Some lenders are reducing or freezing certain product types altogether; Fisgard said last month it is suspending its construction financing program in Ontario, BC, Manitoba, and Alberta. Magenta Capital Corporation, another private mortgage lender, also made headlines when it announced it was freezing all loan applications until after September 1. 

This comes at a time when demand for alternative lending is through the roof; as the stress test becomes an ever-tougher hurdle for those applying for conventional lending products, borrowers have turned to the alt space. Noble says that demand for non-bank financing has “significantly increased” within the last six months. 

“Business was brisk before February when most markets seemed to hit the top but there is definitely a feeling of urgency from mortgage professionals and their clients to have their financing approved and funded as soon as possible,” Noble tells STOREYS. 

The reality for the alternative lending space -- and all borrowers -- is the need to acclimate to a normalized cost of borrowing, now that the record-low interest rates party has ended.

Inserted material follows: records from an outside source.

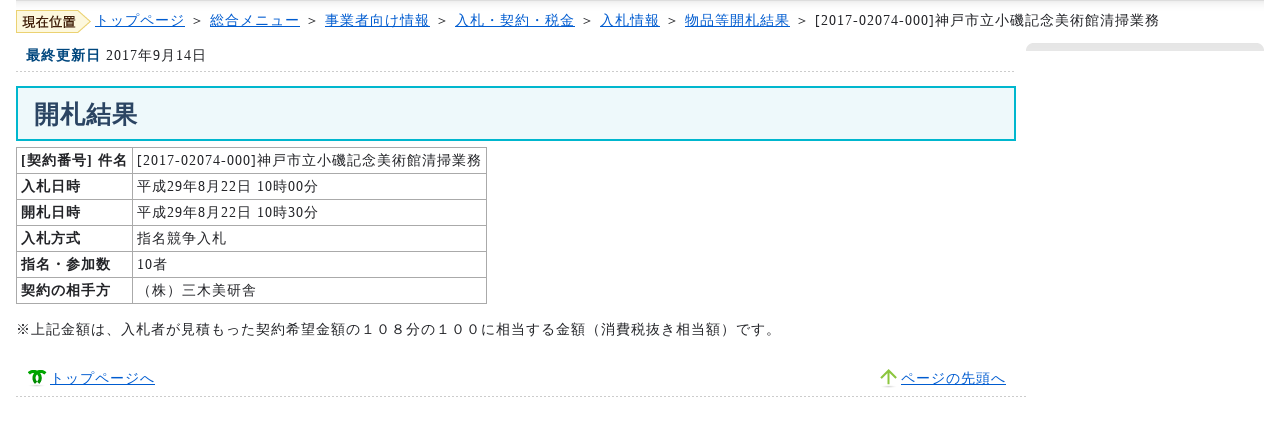

--- FILE ---
content_type: text/html
request_url: https://www.city.kobe.lg.jp/business/contract/bid/2017/buppin_nyusatu/n2017-02074-000.html
body_size: 1794
content:
<!DOCTYPE html PUBLIC "-//W3C//DTD XHTML 1.0 Strict//EN" "http://www.w3.org/TR/xhtml1/DTD/xhtml1-strict.dtd">
<html xmlns="http://www.w3.org/1999/xhtml" xml:lang="ja"
      lang="ja">

<head>
<meta http-equiv="content-type" content="text/html; charset=Shift_JIS" />
<meta http-equiv="content-style-type" content="text/css" />
<meta http-equiv="content-script-type" content="text/javascript" />
<meta http-equiv="imagetoolbar" content="no" />
<!--#include virtual="/ssi/cms_metadata.shtml" -->
<meta name="robots" content="ALL" />

<link href="/css/styles.css" type="text/css" rel="stylesheet" />
<link rel="stylesheet" type="text/css" href="/css/kobe.under.css" />
<title>神戸市：[2017-02074-000]神戸市立小磯記念美術館清掃業務 </title>


<meta name="keywords" content="神戸市,入札情報,物品,2017-02074-000" />
<meta name="description"
      content="[2017-02074-000]神戸市立小磯記念美術館清掃業務" /><!--#include virtual="/ssi/headerparts.shtml" -->
<script type="text/javascript" src="/js/kobe.styleswitcher.sjis.js"></script>
<script type="text/javascript" src="/js/jquery.min.js"></script>
<script type="text/javascript" src="/js/kobe.lib.js"></script>
<script type="text/javascript" src="/js/kobe.common.js"></script>
<script type="text/javascript" src="/js/kobe.menu.sjis.js"></script>
<!--[if lt IE 9]>
<script src="/js/kobe.html5shiv.js"></script>
<![endif]-->
<!--#include virtual="/ssi/cms_search.shtml" -->
</head>
<body>
<!--#include virtual="/ssi/cms_tokun.shtml" -->
<!--#include virtual="/ssi/cms_standard_header.shtml" -->
<div id="wrapper">
<p id="breadcrumbsList"><img src="/img/present_location.gif" alt="現在位置" /><a href="/index.html">トップページ</a> ＞ <a href="/index_menu.html">総合メニュー</a> ＞ <a
    href="/business/index.html">事業者向け情報</a> ＞ <a
    href="/business/contract/index.html">入札・契約・税金</a> ＞ <a
    href="/business/contract/bid/index.html">入札情報</a>
     ＞ <a href="/business/contract/bid/2017/buppinlist20170822.html">物品等開札結果</a> ＞ 
[2017-02074-000]神戸市立小磯記念美術館清掃業務
</p>
<div id="container">
<div id="contents">
  <dl class="lastUpdate">
    <dt>最終更新日</dt>
    <dd>2017年9月14日</dd>
  </dl>


<h1>開札結果</h1>
<table class="tbl_list">
<tr>
<th abbr="[契約番号] 件名" class="tbl_cell_w150" scope="col">[契約番号]&nbsp;件名</th>
<td abbr="[2017-02074-000]神戸市立小磯記念美術館清掃業務"
    class="tbl_cell_w480" scope="col">[2017-02074-000]神戸市立小磯記念美術館清掃業務</td>
</tr>

<tr><th abbr="入札日時">入札日時</th><td abbr="平成29年8月22日 10時00分">平成29年8月22日 10時00分</td></tr>
<tr><th abbr="開札日時">開札日時</th><td abbr="平成29年8月22日 10時30分">平成29年8月22日 10時30分</td></tr>
<tr><th abbr="入札方式">入札方式</th><td abbr="指名競争入札">指名競争入札</td></tr>
<tr><th abbr="指名・参加数">指名・参加数</th><td abbr="10者">10者</td></tr>
<tr><th abbr="契約の相手方">契約の相手方</th><td abbr="（株）三木美研舎">（株）三木美研舎</td></tr></table>
<hr class="line" /><!--#include virtual="../nyusatu_company/c2017-02074-000.html" -->
<hr class="line" />
<div class="size10">※上記金額は、入札者が見積もった契約希望金額の１０８分の１００に相当する金額（消費税抜き相当額）です。</div>

</div><!-- /contents -->


<div id="navigations">
    
<!--#include virtual="/ssi/fixed_sidenavi.shtml" --></div>
  

<ul id="pageNav">
  <li id="gotoHome"><a href="/index.html">トップページへ</a></li>
  <li id="gotoPageTop"><a href="#wrapper">ページの先頭へ</a></li>
</ul>
</div><!-- /container -->
<!--#include virtual="/ssi/K1006200300000-0000.shtml" -->
</div><!-- /wrapper -->

</body>
</html>
<!-- Created: 2017/09/15 13:06:07.361 GMT+9 -->


--- FILE ---
content_type: text/css
request_url: https://www.city.kobe.lg.jp/css/js.css
body_size: 297
content:
@charset "shift_jis";

.rowTint { background: #f9f9f9;}

.imgover {}
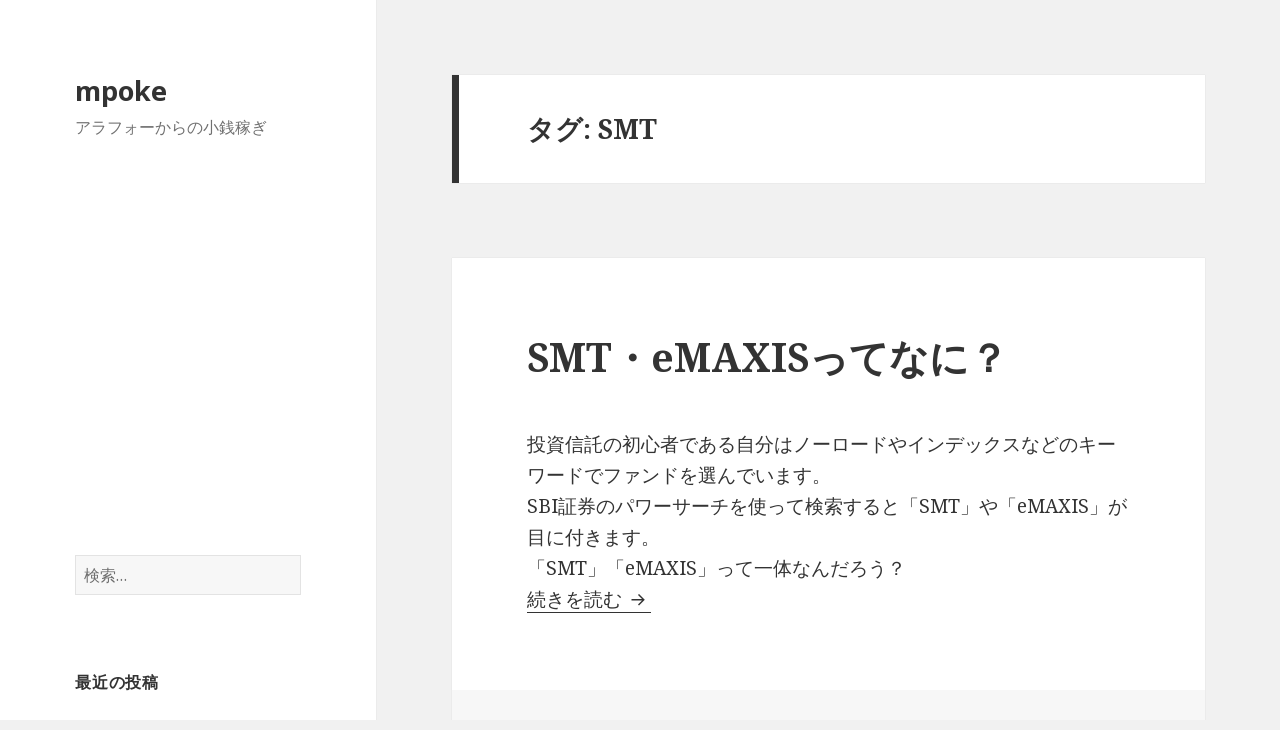

--- FILE ---
content_type: text/html; charset=utf-8
request_url: https://www.google.com/recaptcha/api2/aframe
body_size: 268
content:
<!DOCTYPE HTML><html><head><meta http-equiv="content-type" content="text/html; charset=UTF-8"></head><body><script nonce="Kc1cxkE2DREhe3SjCYKzZA">/** Anti-fraud and anti-abuse applications only. See google.com/recaptcha */ try{var clients={'sodar':'https://pagead2.googlesyndication.com/pagead/sodar?'};window.addEventListener("message",function(a){try{if(a.source===window.parent){var b=JSON.parse(a.data);var c=clients[b['id']];if(c){var d=document.createElement('img');d.src=c+b['params']+'&rc='+(localStorage.getItem("rc::a")?sessionStorage.getItem("rc::b"):"");window.document.body.appendChild(d);sessionStorage.setItem("rc::e",parseInt(sessionStorage.getItem("rc::e")||0)+1);localStorage.setItem("rc::h",'1768816639199');}}}catch(b){}});window.parent.postMessage("_grecaptcha_ready", "*");}catch(b){}</script></body></html>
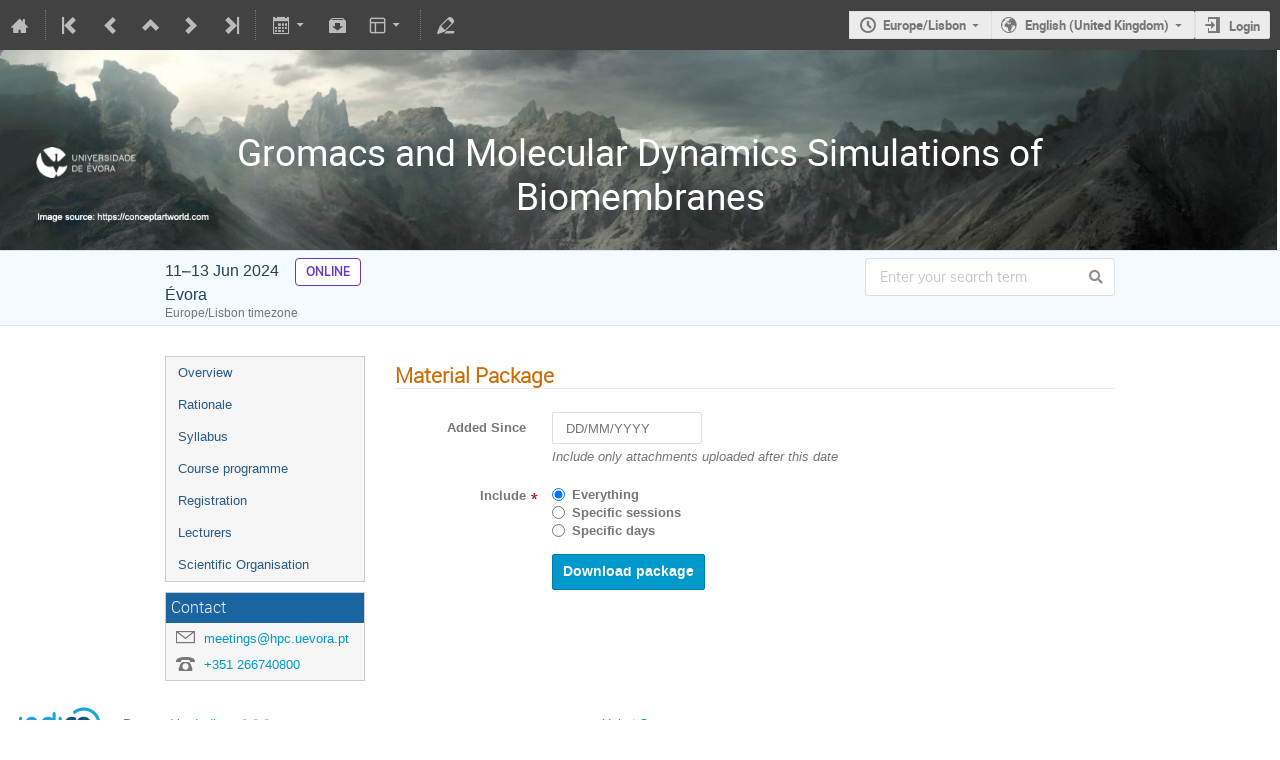

--- FILE ---
content_type: text/css
request_url: https://indico.hpc.uevora.pt/dist/css/outdatedbrowser.1f43ad02.css
body_size: 1580
content:
/* This file is part of Indico.
 * Copyright (C) 2002 - 2023 CERN
 *
 * Indico is free software; you can redistribute it and/or
 * modify it under the terms of the MIT License; see the
 * LICENSE file for more details.
 */

/*
 * The CSS in this file is awful as it's targetting legacy browsers.
 * Please do not try to improve it, it may break styling there.
 */

/* Taken from https://github.com/mikemaccana/outdated-browser-rework (MIT-licensed) */
#outdated-browser {
  font-family: 'Open Sans', 'Segoe UI', sans-serif;
  position: absolute;
  background-color: #0b63a5;
  color: #fff;
  display: none;
  overflow: hidden;
  left: 0;
  /* stylelint-disable-next-line declaration-block-no-duplicate-properties */
  position: fixed;
  text-align: center;
  text-transform: uppercase;
  top: 0;
  width: 100%;
  height: 110px;
  z-index: 1500;
  padding: 0 24px 24px 0;
}

#outdated-browser .vertical-center {
  display: table-cell;
  text-align: center;
  vertical-align: middle;
}

#outdated-browser h6 {
  font-size: 25px;
  line-height: 25px;
  margin: 12px 0;
  color: #fff !important;
}

#outdated-browser p {
  font-size: 14px;
  line-height: 12px;
  margin: 0;
  color: #fff !important;
}

#outdated-browser .last {
  height: 20px;
  position: absolute;
  right: 70px;
  top: 10px;
  width: auto;
  display: inline-table;
}

#outdated-browser .last[dir='rtl'] {
  left: 25px !important;
  right: auto !important;
}

#outdated-browser #close-outdated-browser {
  color: #fff;
  display: block;
  font-size: 36px;
  height: 100%;
  line-height: 36px;
  position: relative;
  text-decoration: none;
  width: 100%;
}


/*# sourceMappingURL=outdatedbrowser.1f43ad02.css.map*/

--- FILE ---
content_type: text/css; charset=utf-8
request_url: https://indico.hpc.uevora.pt/static/custom/css/background.css
body_size: 808
content:
.header .clearfix .f-j-space-between { background: url("COMPANY_LOGO.png") 0em center no-repeat; 
      background-size: 100% ; 
      height: 11.8vw ;
      margin: 0 auto 0em auto ; 
      url("header.png") right bottom no-repeat; 
      }

.confTitleBox { color: white; 
                min-height: 200px; 
                text-align: center; 
                background: url("COMPANY_LOGO2.png") 0em center no-repeat; 
                background-size: 100%;
                height: 12vw; 
                margin: 0 auto 0em auto ; 
               }

.conference-title-link { font-size: 28pt; 
                         color: white ; 
                         text-align: center ;
			 line-height: 1.2;
                         padding: 80px 0px;
                       }

.header .clearfix .header-logo { opacity: 0; }

.clearfix #session-bar { opacity: 0.9; }

.clearfix .flexrow { height: 60px; }

#.toolbar.global-menu {
#
#} 
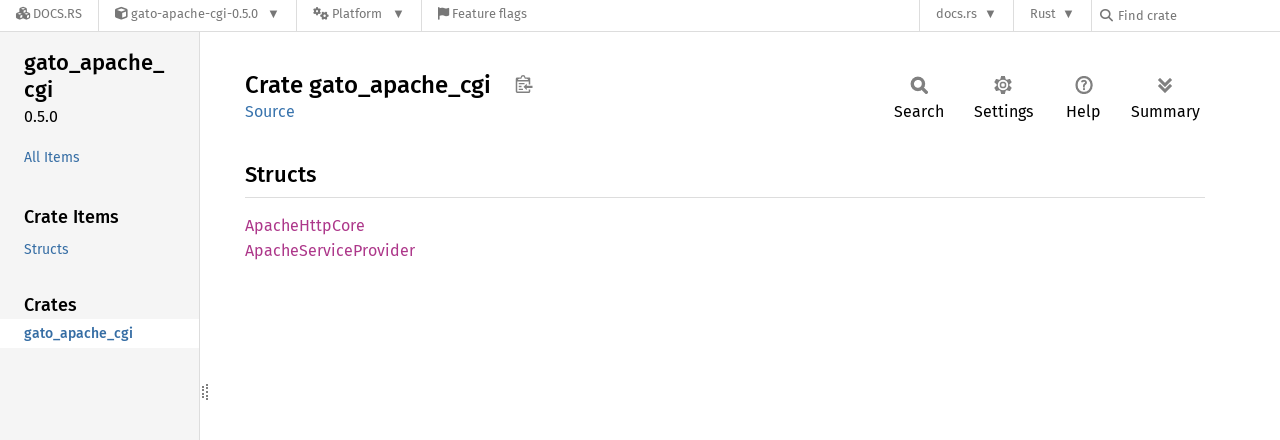

--- FILE ---
content_type: text/javascript
request_url: https://docs.rs/gato-apache-cgi/latest/crates-20250822-1.91.0-nightly-46c219bd2.js
body_size: -241
content:
window.ALL_CRATES = ["gato_apache_cgi"];
//{"start":21,"fragment_lengths":[17]}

Dean Koeller, Chairman of the Board at the Canadian Alternative Mortgage Association, says there will be a period of adjustment as the business becomes intrinsically riskier. 

“Over the last five years, the alternative lending industry has experienced some of the lowest losses in its history,” he says. “With rising interest rates and real estate markets with less demand we can expect to see a normalization in losses which will over time place upward pressure on interest rates that alternative lenders will offer.”

He adds that today’s environment poses new challenges to investors relying on the alternative lending space, and that those with the foresight to keep their offerings fluid are most likely to see success, even as costs to lend soar.

“Investors who are looking for places to invest their capital will have some difficult decisions to make. Marketable securities have been very volatile over this fiscal year and bond rates are not offering the stability and real returns based on inflation,” he says. “Investors will have to make decisions as to risk vs. return.”

“The alternative lending industry has performed very well over the last decade and while past returns are no guarantee of future returns there are some lenders who will perform very well over the next several years through their flexible lending options they are able to provide.”